-- QUOTED PASSAGE follows --

As Republicans scramble to win back seats they lost in urban and suburban districts across Richmond, Northern Virginia and Hampton Roads in 2017, lesser-known Democrats are making a play in rural parts of the state that have long been considered Republican safe havens. 

Meet the Rural Ground Game, a coalition of 10 Virginia state legislative candidates challenging Republican incumbents in ruby-red Virginia. The group is pooling resources and consultants and working together to win this year and establish the political infrastructure needed to succeed in future elections. 

The initiative grew out of Tim Kaine’s 2017 U.S. Senate re-election campaign, the Virginia Mercury reports.

“A lot of these races are knocking doors that have never been knocked before,” Alex Rohr told the Virginia Mercury. “Everyone’s working for today but building for the long term at the same time.” Rohr is the communications director for 3D Ground Game, a consulting firm employed by all 10 members of the coalition.

“I realized we needed someone to run on basic kitchen table issues and get back to what would bring investment to that part of the Commonwealth,” Christian Worth, the Democratic candidate in HD-24, said in an August podcast interview. Worth, like many in the Rural Ground Game, wants to see more investment in infrastructures like broadband internet and healthcare facilities. She has repeatedly emphasized that you can’t deliver a baby in the 24th district.

Rural Ground Game candidates are running a bit to the left of past Democratic candidates in rural Virginia, however, also focusing on progressive priorities like Medicaid expansion and gun violence.

-- QUOTED PASSAGE concluded --
-- SOURCE INFORMATION follows --

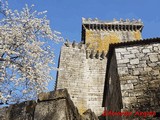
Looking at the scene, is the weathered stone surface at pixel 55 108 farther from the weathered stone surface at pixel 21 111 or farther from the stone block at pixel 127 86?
the stone block at pixel 127 86

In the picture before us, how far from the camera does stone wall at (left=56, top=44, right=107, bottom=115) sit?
69.6 feet

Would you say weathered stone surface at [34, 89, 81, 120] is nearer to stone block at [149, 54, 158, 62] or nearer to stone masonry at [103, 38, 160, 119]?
stone masonry at [103, 38, 160, 119]

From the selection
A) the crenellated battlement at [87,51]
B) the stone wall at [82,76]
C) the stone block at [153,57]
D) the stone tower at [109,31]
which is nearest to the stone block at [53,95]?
the stone block at [153,57]

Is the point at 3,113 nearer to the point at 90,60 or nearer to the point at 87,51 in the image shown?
the point at 90,60

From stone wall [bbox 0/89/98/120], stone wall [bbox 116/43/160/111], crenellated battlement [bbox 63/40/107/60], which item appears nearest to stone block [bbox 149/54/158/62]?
stone wall [bbox 116/43/160/111]

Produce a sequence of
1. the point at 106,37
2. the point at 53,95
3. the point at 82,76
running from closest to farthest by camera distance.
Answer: the point at 53,95, the point at 82,76, the point at 106,37

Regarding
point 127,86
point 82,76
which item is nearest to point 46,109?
point 127,86

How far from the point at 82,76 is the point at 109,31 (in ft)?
33.9

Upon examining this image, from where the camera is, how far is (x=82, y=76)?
75.4ft

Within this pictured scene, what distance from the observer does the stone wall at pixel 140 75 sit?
718 cm

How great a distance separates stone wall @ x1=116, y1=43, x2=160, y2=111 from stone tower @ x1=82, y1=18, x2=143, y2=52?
2092cm

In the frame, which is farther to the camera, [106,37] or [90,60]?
[106,37]

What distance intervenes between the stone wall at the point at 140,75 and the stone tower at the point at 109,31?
20.9 m

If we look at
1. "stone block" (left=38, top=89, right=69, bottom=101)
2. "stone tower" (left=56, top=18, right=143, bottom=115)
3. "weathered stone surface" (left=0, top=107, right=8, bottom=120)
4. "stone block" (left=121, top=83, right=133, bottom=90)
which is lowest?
"weathered stone surface" (left=0, top=107, right=8, bottom=120)
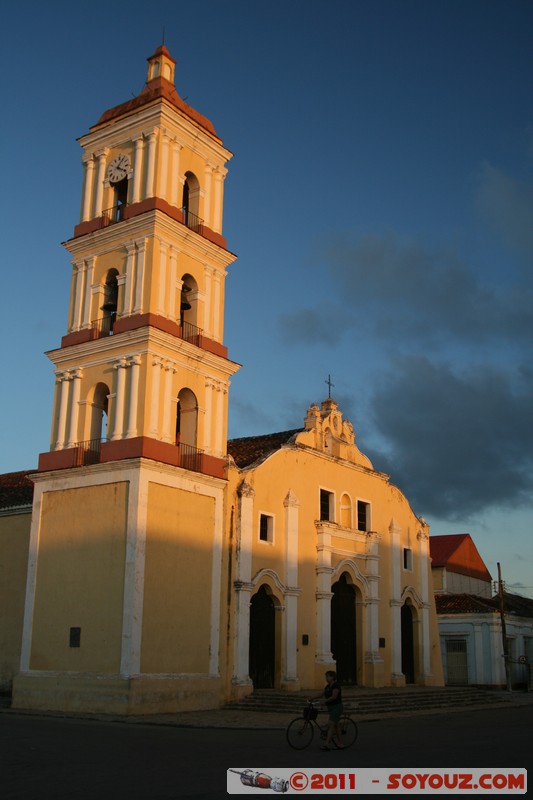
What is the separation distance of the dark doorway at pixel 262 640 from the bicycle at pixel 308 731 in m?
12.0

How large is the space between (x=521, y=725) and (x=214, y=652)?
8.83m

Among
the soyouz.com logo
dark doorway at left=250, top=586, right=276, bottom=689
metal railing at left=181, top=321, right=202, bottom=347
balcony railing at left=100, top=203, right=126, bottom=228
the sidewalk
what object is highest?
balcony railing at left=100, top=203, right=126, bottom=228

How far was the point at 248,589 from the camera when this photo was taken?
90.1 feet

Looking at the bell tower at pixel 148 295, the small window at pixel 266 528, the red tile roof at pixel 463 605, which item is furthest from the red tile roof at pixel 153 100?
the red tile roof at pixel 463 605

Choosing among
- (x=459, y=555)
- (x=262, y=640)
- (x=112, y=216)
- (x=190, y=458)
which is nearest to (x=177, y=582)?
(x=190, y=458)

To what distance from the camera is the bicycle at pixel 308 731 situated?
1548cm

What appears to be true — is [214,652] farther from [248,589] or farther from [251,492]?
[251,492]

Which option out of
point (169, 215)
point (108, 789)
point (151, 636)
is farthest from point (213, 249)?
point (108, 789)

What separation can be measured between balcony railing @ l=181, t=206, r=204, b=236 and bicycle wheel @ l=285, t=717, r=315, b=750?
17.2 meters

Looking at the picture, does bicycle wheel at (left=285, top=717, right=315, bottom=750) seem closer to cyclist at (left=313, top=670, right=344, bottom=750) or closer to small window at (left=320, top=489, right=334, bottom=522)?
cyclist at (left=313, top=670, right=344, bottom=750)

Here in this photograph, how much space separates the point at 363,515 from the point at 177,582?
11209 mm

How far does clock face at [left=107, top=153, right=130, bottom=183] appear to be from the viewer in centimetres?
2861

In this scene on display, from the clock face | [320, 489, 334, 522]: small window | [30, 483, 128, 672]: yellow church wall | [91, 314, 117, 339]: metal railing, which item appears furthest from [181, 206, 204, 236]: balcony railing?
[320, 489, 334, 522]: small window

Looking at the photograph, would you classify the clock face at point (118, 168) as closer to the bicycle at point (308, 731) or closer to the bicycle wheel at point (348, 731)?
the bicycle at point (308, 731)
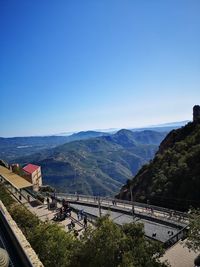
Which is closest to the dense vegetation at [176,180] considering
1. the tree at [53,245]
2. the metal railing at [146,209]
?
the metal railing at [146,209]

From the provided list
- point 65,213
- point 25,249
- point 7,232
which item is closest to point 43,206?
point 65,213

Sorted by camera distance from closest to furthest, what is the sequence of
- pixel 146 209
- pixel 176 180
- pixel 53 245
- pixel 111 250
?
pixel 111 250 → pixel 53 245 → pixel 146 209 → pixel 176 180

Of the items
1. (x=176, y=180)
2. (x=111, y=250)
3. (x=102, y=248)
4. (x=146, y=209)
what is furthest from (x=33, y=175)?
(x=111, y=250)

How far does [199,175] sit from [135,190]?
24.9 m

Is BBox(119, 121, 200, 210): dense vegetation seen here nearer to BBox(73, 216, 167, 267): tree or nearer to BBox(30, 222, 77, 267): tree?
BBox(30, 222, 77, 267): tree

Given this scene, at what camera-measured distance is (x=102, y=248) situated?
55.8 ft

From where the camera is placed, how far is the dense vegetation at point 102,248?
16734 millimetres

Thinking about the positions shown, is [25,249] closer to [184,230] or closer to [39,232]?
[39,232]

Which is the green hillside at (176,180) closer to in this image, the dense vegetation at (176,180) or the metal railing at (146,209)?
the dense vegetation at (176,180)

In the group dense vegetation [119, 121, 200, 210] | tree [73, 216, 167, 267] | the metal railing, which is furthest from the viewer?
dense vegetation [119, 121, 200, 210]

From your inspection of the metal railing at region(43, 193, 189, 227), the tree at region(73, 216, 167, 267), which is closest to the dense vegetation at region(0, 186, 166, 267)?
the tree at region(73, 216, 167, 267)

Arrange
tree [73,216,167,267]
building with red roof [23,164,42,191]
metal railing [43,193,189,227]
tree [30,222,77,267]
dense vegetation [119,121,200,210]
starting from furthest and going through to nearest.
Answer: building with red roof [23,164,42,191] < dense vegetation [119,121,200,210] < metal railing [43,193,189,227] < tree [30,222,77,267] < tree [73,216,167,267]

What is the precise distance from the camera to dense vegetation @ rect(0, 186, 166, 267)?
1673 cm

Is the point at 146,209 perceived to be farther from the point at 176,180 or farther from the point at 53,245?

-- SOURCE INFORMATION concluded --

COMPLETE THE FOLLOWING:
**a.** Answer these questions using the article on Virginia's Rural Ground Game coalition.
(i) How many candidates make up the coalition?
(ii) What position does Alex Rohr hold at 3D Ground Game?
(iii) In which district is Christian Worth the Democratic candidate?
**b.** Proceed with the article on Virginia's Rural Ground Game coalition, picking up right after its final sentence.

RESULTS OF THE EXERCISE:
**a.**
(i) 10 Virginia state legislative candidates
(ii) Communications director
(iii) HD-24

**b.**
Democrats have not won in western Virginia since the rest of the state began to tilt blue at the turn of the century.

Sate-wide, Virginia rests solidly in the Democratic camp. Over the past five years, Virginians have elected a Democratic governor and two Democratic Senators. Seven (of eleven) of its U.S. representatives are Democrats. The Democratic presidential candidate has carried the state in the past three general elections, and in 2017, Democrats won the popular vote in the House of Delegates election, 53.17% to 43.76%.

As they’ve gained in urban and suburban areas, they’ve lost ground in rural districts. “Rural white voters, in particular, have moved dramatically to the Republican party,” said John McGlennon, professor of government and public policy at William and Mary.

“It feels like Democrats gave up on the western part of Virginia for a while,” Brent Finnegan, the Democratic Candidate for districts 26, said in an interview with the Virginia Mercury. “They wrote it off as unwinnable. But things are changing. The community is changing. The district is changing.”